The US is heading down a similar path of decline as it has squandered its wealth and treasure in the maintenance of an overseas empire while it has expanded its welfare state at home, meaning less wealth which can be tapped from an increasingly unproductive and parasitic populace.  Couple this with an onerous tax burden, an inflationist monetary policy which has destroyed the purchasing power of the dollar, and gargantuan public debt and you have primed the country for a financial cataclysm.

Despite the dramatic fall in the standard of living and the immense social strife and unrest that an economic collapse would bring about, there is a silver lining.  Like Great Britain before it, a financial crisis and/or the loss of the dollar as the world’s reserve currency would force the US to abandon its overseas empire – closing bases, bringing troops home, and stopping intervention in the myriad of arenas across the planet.

A defunct US Empire would also be bad news and mean grisly retribution for all those lackeys and puppets who have been supported and propped up by American might: another positive aspect to the end of the Empire.

The collapse will mean America, too, will face reprisals from all those who have suffered under its hegemony.  The payback will come from both economic warfare as the US has used through its “Dollar Diplomacy” to control and manipulate foreign economies and by some sort of military humiliation.

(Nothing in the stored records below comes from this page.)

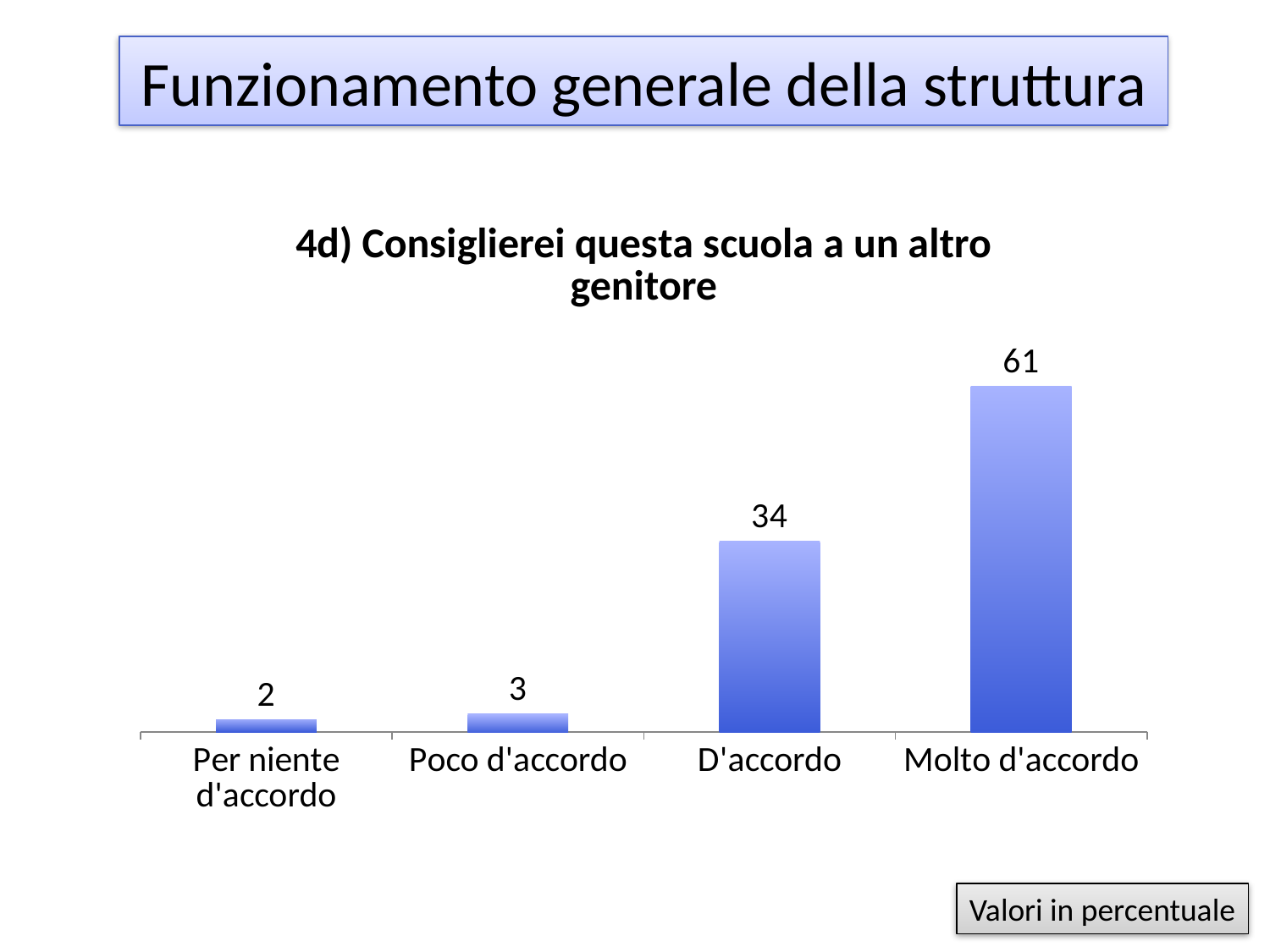
What is the value for "Molto d'accordo"? 61 What is the title of the chart? 4d) Consiglierei questa scuola a un altro genitore What is the difference between the values for "Molto d'accordo" and "D'accordo"? 27 Do the values rise or fall from left to right along the x axis? Rise Which is larger, the value for "D'accordo" or the value for "Poco d'accordo"? D'accordo What is the value for "Poco d'accordo"? 3 What is the value for "D'accordo"? 34 Which category has the lowest value? Per niente d'accordo What is the value for "Per niente d'accordo"? 2 What kind of chart is shown on the slide? Bar chart Which category has the highest value? Molto d'accordo How many categories are shown on the x axis? 4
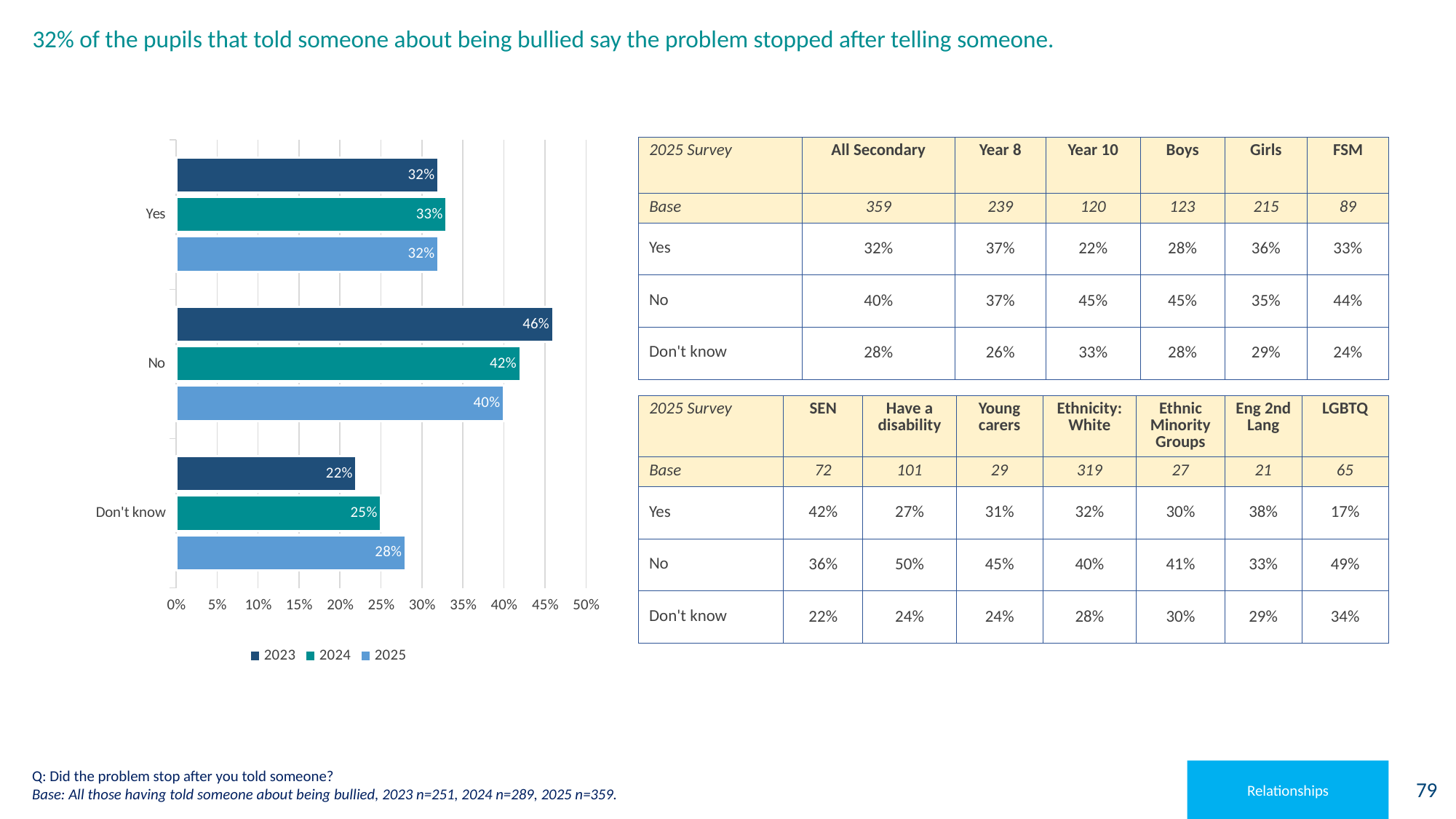
Is the 2023 value for 'No' greater or less than 45%? greater What kind of chart is shown on the slide? Bar chart What is the difference between the 2023 and 2025 values for 'No'? 6% Do the values for 'Don't know' rise or fall from 2023 to 2025? Rise What is the value for 'Yes' in the 2024 series? 33% How many series does the legend list? 3 Which category has the highest value in the 2023 series? No What is the value for 'Don't know' in the 2025 series? 28% Which category has the lowest value in the 2024 series? Don't know Which is larger: the 2024 value for 'Don't know' or the 2025 value for 'Don't know'? 2025 What is the value for 'No' in the 2023 series? 46% How many categories are shown on the chart? 3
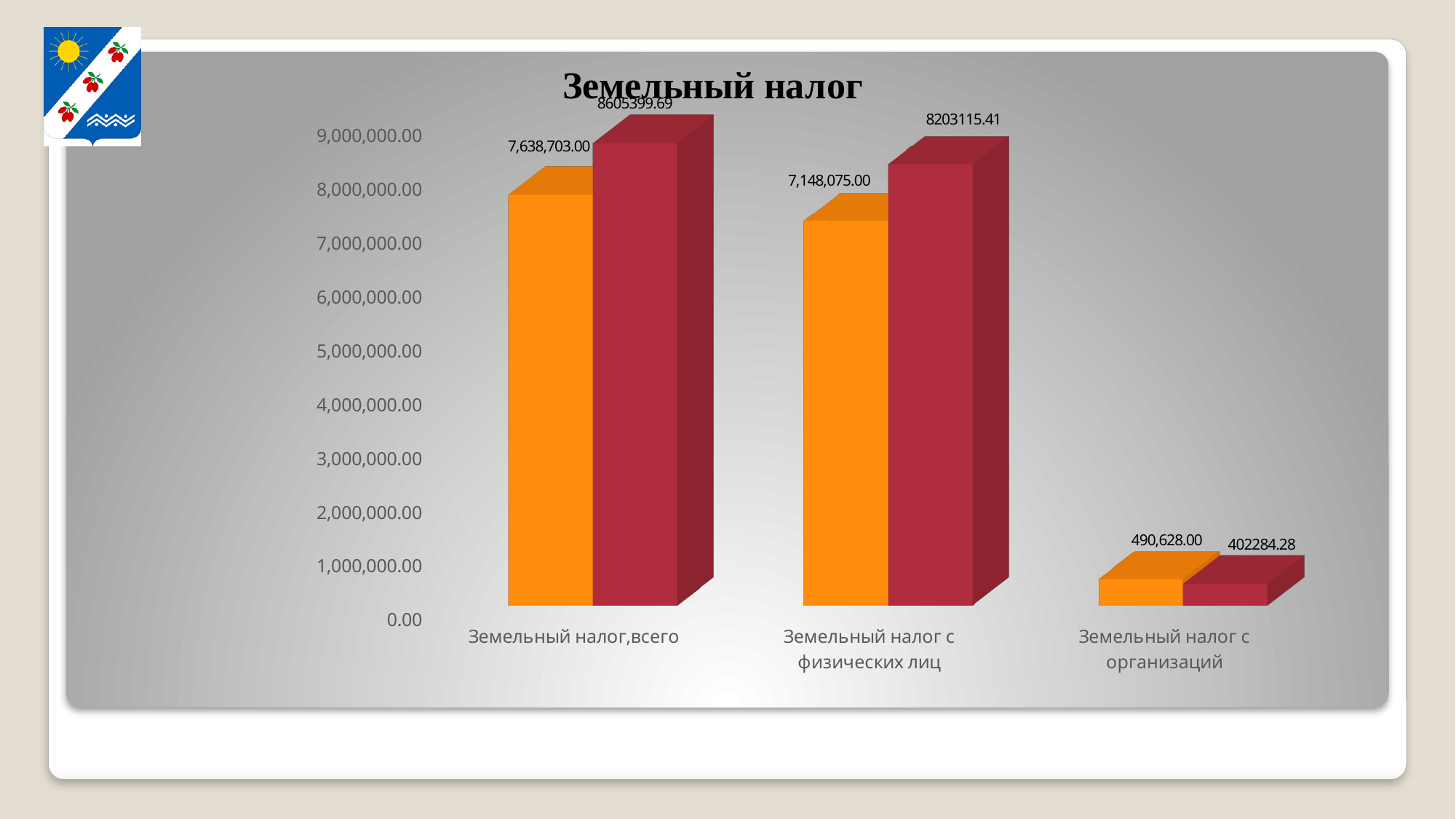
What is the value of the orange bar for "Земельный налог,всего"? 7,638,703.00 What is the value of the orange bar for "Земельный налог с организаций"? 490,628.00 What is the value of the red bar for "Земельный налог с физических лиц"? 8203115.41 Which category has the lowest values in the chart? Земельный налог с организаций Is the red bar for "Земельный налог с физических лиц" greater or less than 8,000,000.00? greater What is the value of the orange bar for "Земельный налог с физических лиц"? 7,148,075.00 How many categories are shown on the x axis of the chart? 3 What is the value of the red bar for "Земельный налог с организаций"? 402284.28 What is the title of the chart? Земельный налог What kind of chart is shown on the slide? bar chart What is the value of the red bar for "Земельный налог,всего"? 8605399.69 For "Земельный налог с организаций", which bar is larger, the orange one or the red one? the orange one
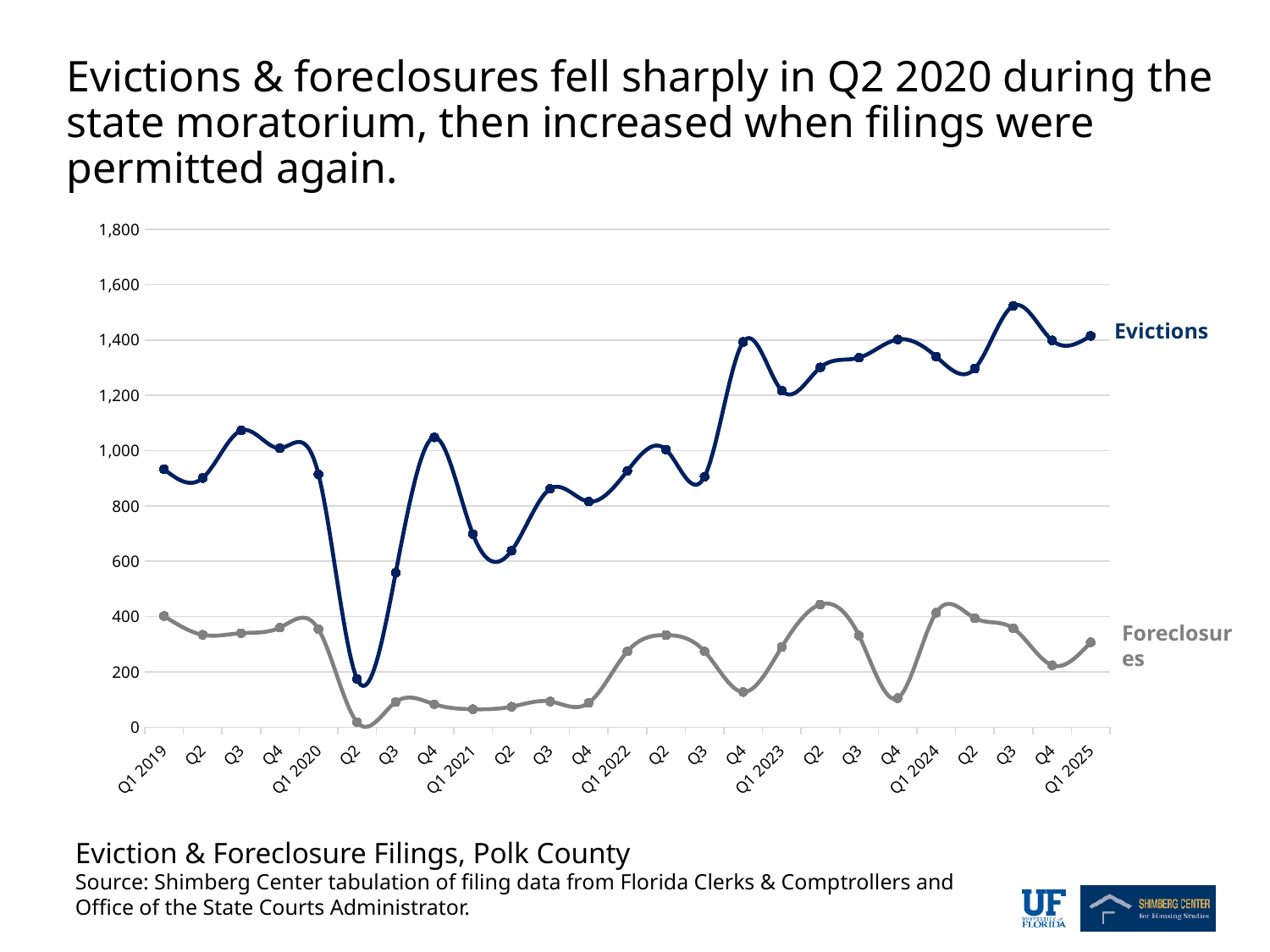
In which quarter does the Evictions line reach its highest value? Q3 2024 What kind of chart is shown on the slide? Line chart Is the value for Evictions in Q3 2024 greater or less than 1,400? greater How many series does the chart show? 2 In which quarter does the Evictions line reach its lowest value? Q2 2020 What are the names of the two series plotted on the chart? Evictions and Foreclosures In which quarter does the Foreclosures line reach its lowest value? Q2 2020 How many quarterly data points does each line have, from Q1 2019 to Q1 2025? 25 Which is larger in Q1 2025, Evictions or Foreclosures? Evictions What is the title of the chart, as given below it? Eviction & Foreclosure Filings, Polk County Is the value for Evictions in Q2 2020 greater or less than 400? less Do Evictions rise or fall between Q1 2020 and Q2 2020? Fall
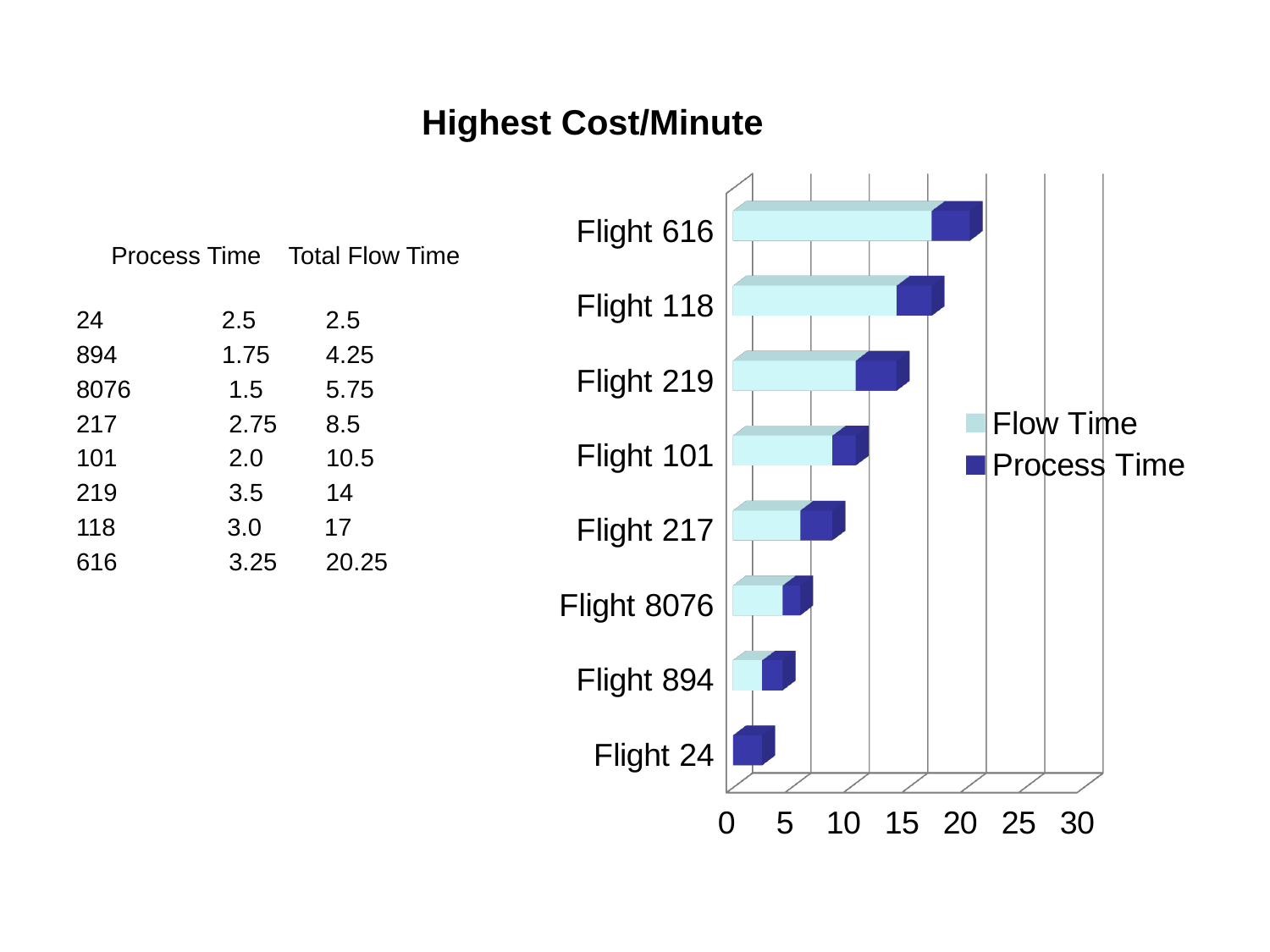
How many flights are plotted in the chart? 8 What is the title of the chart? Highest Cost/Minute Which flight has the shortest total bar in the chart? Flight 24 How many series does the chart legend list? 2 Which series is shown in dark blue in the chart legend? Process Time Which flight has the longest total bar in the chart? Flight 616 Which flight has the longer total bar, Flight 118 or Flight 219? Flight 118 Is the total bar length for Flight 101 greater or less than 5? greater Is the total bar length for Flight 217 greater or less than 10? less What kind of chart is shown on the slide? bar chart Is the total bar length for Flight 616 greater or less than 15? greater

The impact of an economic collapse could be mitigated somewhat if the US abandoned its role as global policeman as resources squandered abroad could be then available for the rebuilding of the domestic economy while, at the same time, hostility with America’s adversaries would be reduced.

Unless President Trump replaces the warmongers and interventionists which he has unwisely surrounded himself with and return to his wildly popular campaign promise of an American First foreign policy, the US Empire will remain the greatest threat to world peace that currently exists.  If things continue as such, it will only be through the comeuppance of Economic Mother Nature when She bursts the American bubble economy that the Empire upon which it rests will, at long last, come to a fitting and much needed end!

*Ellen Mitchell, “Mattis Says Response Coming Soon on Russia Arms Treaty Violation.”  The Hill.  31 March 2017.

**Pamela Engel, “Trump: North Korea is ‘Behaing Very Badly,’ and China ‘Has Done Little to Help.'”  Business Insider17 March 2017.

***Finian Cunningham, “Only a Fool Would Trust Rogue State USA.”  Sputnik Internaional.  19 March 2017.